About this exercise: Output the entries verbatim, including every line.

Input for this task:
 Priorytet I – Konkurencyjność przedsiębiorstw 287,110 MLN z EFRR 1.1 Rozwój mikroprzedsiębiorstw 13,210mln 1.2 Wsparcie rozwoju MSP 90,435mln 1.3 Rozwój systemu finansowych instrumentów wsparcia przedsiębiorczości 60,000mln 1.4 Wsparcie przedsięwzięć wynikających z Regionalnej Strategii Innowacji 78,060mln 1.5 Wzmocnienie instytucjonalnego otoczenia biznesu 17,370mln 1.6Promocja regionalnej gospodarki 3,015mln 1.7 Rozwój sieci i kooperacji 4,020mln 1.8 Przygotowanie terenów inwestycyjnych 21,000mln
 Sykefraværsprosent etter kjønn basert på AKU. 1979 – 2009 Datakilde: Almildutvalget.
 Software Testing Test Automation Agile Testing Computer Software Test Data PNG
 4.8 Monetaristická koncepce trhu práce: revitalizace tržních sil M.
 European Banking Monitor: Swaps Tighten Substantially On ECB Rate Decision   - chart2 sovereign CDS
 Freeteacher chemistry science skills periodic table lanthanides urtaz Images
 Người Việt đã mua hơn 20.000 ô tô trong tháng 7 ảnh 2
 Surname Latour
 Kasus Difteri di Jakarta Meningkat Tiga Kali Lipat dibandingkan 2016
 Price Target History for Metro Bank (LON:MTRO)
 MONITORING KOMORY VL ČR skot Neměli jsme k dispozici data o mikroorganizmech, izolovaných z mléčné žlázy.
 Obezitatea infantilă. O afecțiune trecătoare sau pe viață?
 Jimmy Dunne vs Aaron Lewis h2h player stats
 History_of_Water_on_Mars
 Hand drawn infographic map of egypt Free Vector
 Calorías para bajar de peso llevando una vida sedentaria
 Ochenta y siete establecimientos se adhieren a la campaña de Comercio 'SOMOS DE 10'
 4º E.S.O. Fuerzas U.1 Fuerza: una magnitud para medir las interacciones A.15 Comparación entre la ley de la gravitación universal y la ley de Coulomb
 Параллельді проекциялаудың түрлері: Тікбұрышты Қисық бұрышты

Output for this task:
 Priorytet I – Konkurencyjność przedsiębiorstw 287,110 MLN z EFRR 1.1 Rozwój mikroprzedsiębiorstw 13,210mln 1.2 Wsparcie rozwoju MSP 90,435mln 1.3 Rozwój systemu finansowych instrumentów wsparcia przedsiębiorczości 60,000mln 1.4 Wsparcie przedsięwzięć wynikających z Regionalnej Strategii Innowacji 78,060mln 1.5 Wzmocnienie instytucjonalnego otoczenia biznesu 17,370mln 1.6Promocja regionalnej gospodarki 3,015mln 1.7 Rozwój sieci i kooperacji 4,020mln 1.8 Przygotowanie terenów inwestycyjnych 21,000mln
 Sykefraværsprosent etter kjønn basert på AKU. 1979 – 2009 Datakilde: Almildutvalget.
 Software Testing Test Automation Agile Testing Computer Software Test Data PNG
 4.8 Monetaristická koncepce trhu práce: revitalizace tržních sil M.
 European Banking Monitor: Swaps Tighten Substantially On ECB Rate Decision   - chart2 sovereign CDS
 Freeteacher chemistry science skills periodic table lanthanides urtaz Images
 Người Việt đã mua hơn 20.000 ô tô trong tháng 7 ảnh 2
 Surname Latour
 Kasus Difteri di Jakarta Meningkat Tiga Kali Lipat dibandingkan 2016
 Price Target History for Metro Bank (LON:MTRO)
 MONITORING KOMORY VL ČR skot Neměli jsme k dispozici data o mikroorganizmech, izolovaných z mléčné žlázy.
 Obezitatea infantilă. O afecțiune trecătoare sau pe viață?
 Jimmy Dunne vs Aaron Lewis h2h player stats
 History_of_Water_on_Mars
 Hand drawn infographic map of egypt Free Vector
 Calorías para bajar de peso llevando una vida sedentaria
 Ochenta y siete establecimientos se adhieren a la campaña de Comercio 'SOMOS DE 10'
 4º E.S.O. Fuerzas U.1 Fuerza: una magnitud para medir las interacciones A.15 Comparación entre la ley de la gravitación universal y la ley de Coulomb
 Параллельді проекциялаудың түрлері: Тікбұрышты Қисық бұрышты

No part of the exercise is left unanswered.